Several of the candidates had good websites with a lot of information about important issues. My pet peeve, however, was websites in which the candidate listed important issues, but gave no indication how they’d create change. It’s like:
“I want to represent you in Atlanta. I think poverty is bad, education is good, healthcare is too expensive, and your tax dollars should be spent wisely.”
It’s a total cop-out. No one could argue against these things, but I got no better feel for a candidate’s vision or plan for attacking these issues.
There was one candidate who wasn’t afraid to write about the issues, but I found him to be a bit perplexing.
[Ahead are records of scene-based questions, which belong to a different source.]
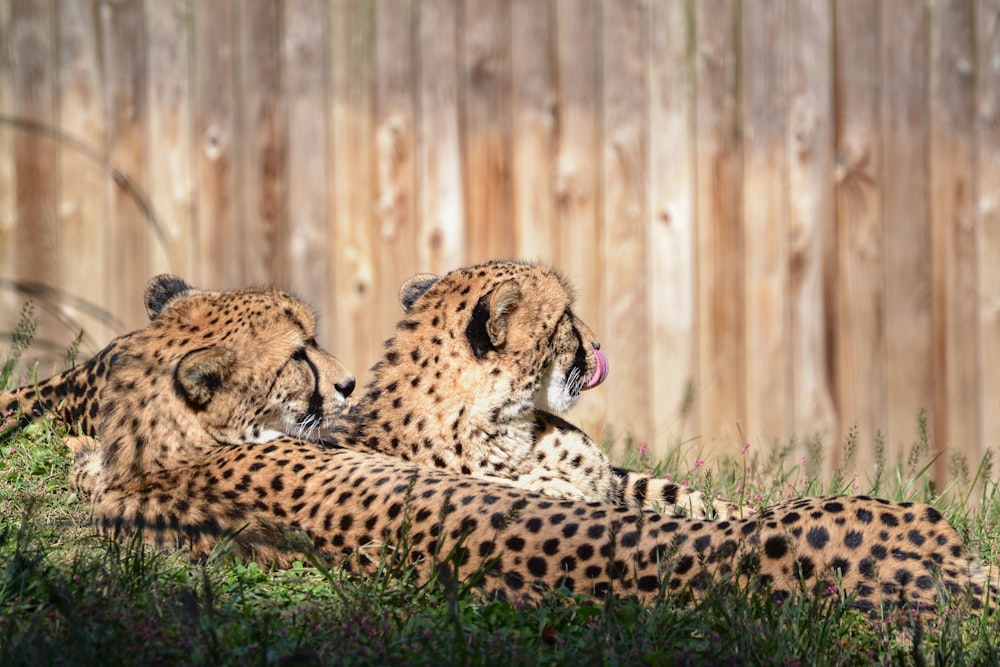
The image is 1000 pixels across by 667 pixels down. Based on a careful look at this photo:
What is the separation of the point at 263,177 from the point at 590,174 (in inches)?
56.9

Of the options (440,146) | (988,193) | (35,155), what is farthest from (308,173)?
(988,193)

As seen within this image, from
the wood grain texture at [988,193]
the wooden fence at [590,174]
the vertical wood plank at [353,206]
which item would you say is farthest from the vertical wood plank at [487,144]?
the wood grain texture at [988,193]

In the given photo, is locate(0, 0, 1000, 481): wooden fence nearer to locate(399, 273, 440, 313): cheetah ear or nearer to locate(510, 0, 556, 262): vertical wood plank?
locate(510, 0, 556, 262): vertical wood plank

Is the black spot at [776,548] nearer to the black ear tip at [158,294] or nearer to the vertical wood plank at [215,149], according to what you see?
the black ear tip at [158,294]

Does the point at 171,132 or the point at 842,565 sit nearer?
the point at 842,565

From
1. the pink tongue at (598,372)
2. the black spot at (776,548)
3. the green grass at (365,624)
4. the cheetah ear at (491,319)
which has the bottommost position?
the green grass at (365,624)

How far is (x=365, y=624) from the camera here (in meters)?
2.46

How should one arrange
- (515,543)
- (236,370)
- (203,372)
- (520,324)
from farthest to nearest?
1. (520,324)
2. (236,370)
3. (203,372)
4. (515,543)

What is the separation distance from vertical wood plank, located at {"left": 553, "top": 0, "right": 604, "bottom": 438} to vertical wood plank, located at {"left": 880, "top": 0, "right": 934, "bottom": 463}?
1.26 meters

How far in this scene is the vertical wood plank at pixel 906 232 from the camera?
221 inches

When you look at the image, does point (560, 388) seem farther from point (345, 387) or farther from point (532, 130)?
point (532, 130)

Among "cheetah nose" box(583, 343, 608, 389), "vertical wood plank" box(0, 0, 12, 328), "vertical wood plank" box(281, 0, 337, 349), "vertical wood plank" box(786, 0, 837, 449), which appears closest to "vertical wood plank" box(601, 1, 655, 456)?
"vertical wood plank" box(786, 0, 837, 449)

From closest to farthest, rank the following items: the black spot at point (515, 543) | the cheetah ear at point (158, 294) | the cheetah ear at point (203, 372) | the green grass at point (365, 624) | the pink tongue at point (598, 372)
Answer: the green grass at point (365, 624) < the black spot at point (515, 543) < the cheetah ear at point (203, 372) < the cheetah ear at point (158, 294) < the pink tongue at point (598, 372)

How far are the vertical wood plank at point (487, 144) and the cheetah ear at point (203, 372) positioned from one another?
244 centimetres
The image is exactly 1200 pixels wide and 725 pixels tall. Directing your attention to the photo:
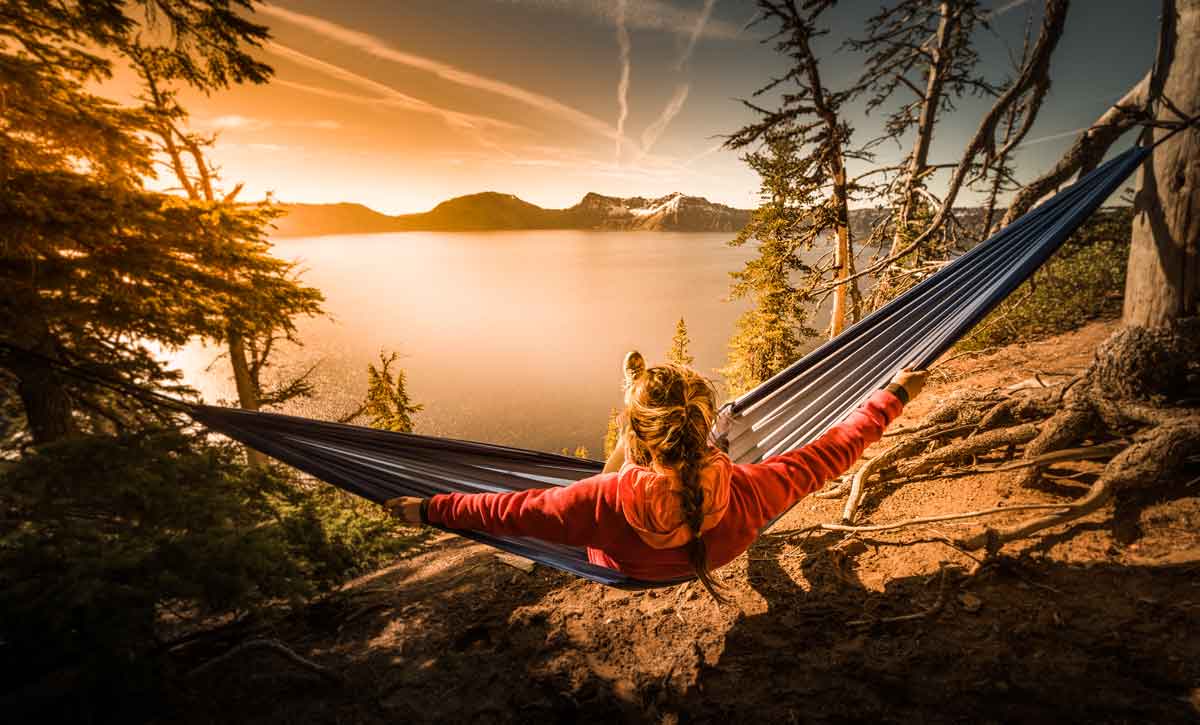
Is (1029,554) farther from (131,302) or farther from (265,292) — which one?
(131,302)

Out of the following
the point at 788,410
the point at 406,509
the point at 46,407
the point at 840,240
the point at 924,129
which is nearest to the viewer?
the point at 406,509

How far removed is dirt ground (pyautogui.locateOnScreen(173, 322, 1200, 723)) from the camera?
1194 mm

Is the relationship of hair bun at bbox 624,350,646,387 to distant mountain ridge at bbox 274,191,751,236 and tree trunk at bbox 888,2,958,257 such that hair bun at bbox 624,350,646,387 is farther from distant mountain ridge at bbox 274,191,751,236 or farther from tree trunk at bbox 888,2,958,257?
distant mountain ridge at bbox 274,191,751,236

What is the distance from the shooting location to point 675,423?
3.26 ft

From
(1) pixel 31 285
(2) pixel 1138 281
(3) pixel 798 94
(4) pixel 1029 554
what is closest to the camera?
(4) pixel 1029 554

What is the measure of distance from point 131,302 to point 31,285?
42cm

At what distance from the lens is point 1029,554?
162cm

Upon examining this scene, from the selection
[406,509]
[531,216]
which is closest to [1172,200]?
[406,509]

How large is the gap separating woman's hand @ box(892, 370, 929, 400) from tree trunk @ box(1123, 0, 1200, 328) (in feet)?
4.08

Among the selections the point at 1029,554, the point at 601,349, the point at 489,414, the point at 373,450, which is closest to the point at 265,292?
the point at 373,450

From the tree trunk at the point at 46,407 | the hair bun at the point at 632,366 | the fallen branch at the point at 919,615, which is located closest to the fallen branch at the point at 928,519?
the fallen branch at the point at 919,615

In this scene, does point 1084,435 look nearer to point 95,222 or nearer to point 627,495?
point 627,495

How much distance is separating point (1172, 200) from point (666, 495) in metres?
2.46

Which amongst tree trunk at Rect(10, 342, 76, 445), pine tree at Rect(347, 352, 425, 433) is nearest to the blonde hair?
tree trunk at Rect(10, 342, 76, 445)
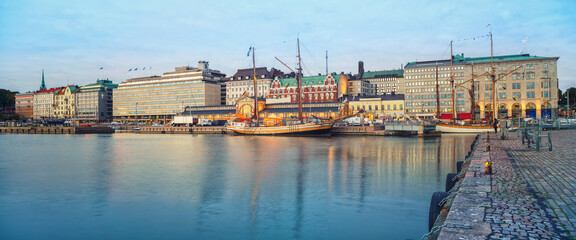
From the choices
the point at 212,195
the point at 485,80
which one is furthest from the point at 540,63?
the point at 212,195

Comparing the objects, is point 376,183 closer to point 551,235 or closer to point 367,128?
point 551,235

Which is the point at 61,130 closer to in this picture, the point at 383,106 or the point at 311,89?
the point at 311,89

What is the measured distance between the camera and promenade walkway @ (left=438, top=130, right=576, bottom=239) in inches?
318

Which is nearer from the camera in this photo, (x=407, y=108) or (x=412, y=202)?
(x=412, y=202)

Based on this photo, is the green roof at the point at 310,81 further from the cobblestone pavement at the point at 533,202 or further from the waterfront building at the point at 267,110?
the cobblestone pavement at the point at 533,202

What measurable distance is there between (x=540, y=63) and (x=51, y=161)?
149701 millimetres

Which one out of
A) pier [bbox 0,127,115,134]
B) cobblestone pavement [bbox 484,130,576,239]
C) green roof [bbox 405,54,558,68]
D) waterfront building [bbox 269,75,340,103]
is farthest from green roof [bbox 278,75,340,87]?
cobblestone pavement [bbox 484,130,576,239]

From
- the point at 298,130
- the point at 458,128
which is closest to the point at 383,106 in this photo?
the point at 458,128

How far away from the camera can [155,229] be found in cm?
1591

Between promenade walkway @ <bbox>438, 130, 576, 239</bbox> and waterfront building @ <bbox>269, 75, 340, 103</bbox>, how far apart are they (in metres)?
146

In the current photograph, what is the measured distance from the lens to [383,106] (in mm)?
147375

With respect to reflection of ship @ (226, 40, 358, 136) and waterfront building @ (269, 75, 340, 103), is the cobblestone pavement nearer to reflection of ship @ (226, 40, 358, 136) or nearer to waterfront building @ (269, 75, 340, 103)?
reflection of ship @ (226, 40, 358, 136)

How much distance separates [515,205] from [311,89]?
159239 millimetres

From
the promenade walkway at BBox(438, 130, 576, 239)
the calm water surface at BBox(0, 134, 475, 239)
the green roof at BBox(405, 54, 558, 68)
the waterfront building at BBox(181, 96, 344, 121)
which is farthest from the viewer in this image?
the green roof at BBox(405, 54, 558, 68)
He supports a woman’s right to choose, supports gay marriage, but said “We are being invaded by Mexico…” and dove into a tirade about the immigration issue. In one paragraph, he talks about how shameful it is that our country would deny rights to people because of sexual orientation. Then in the next paragraph he advocates for denying rights to Mexicans until they learn to assimilate into our culture. What if it’s a homosexual Mexican? Can he/she have rights or not?
And several candidates just need better copy editors. I liked this line on the website for a Secretary of State candidate, when he described some of his past accomplishments:
“…instituted compliance policies and procedures to ensure easily detectable fraudulent activity.”
I know what he was trying to say, but technically he’s claiming to have instituted policies to ensure fraudulent activity. Granted, the fraudulent activity was at least easily detectable, but the sentence structure still means he ensured fraudulent activity.
So I at least managed to entertain myself a little while doing my research. It felt a bit like last-minute cramming for a test. I made a list of who I liked, and memorized it before walking into the precinct. It may not have been the perfect way to decide my ballot, but I tried. I feel like if I don’t at least try, I forfeit all right to complain about government. Even if my person doesn’t win, at least I was part of the process. It was also baby’s first trip to the polls, and it’s a habit I hope she adopts in 18 years.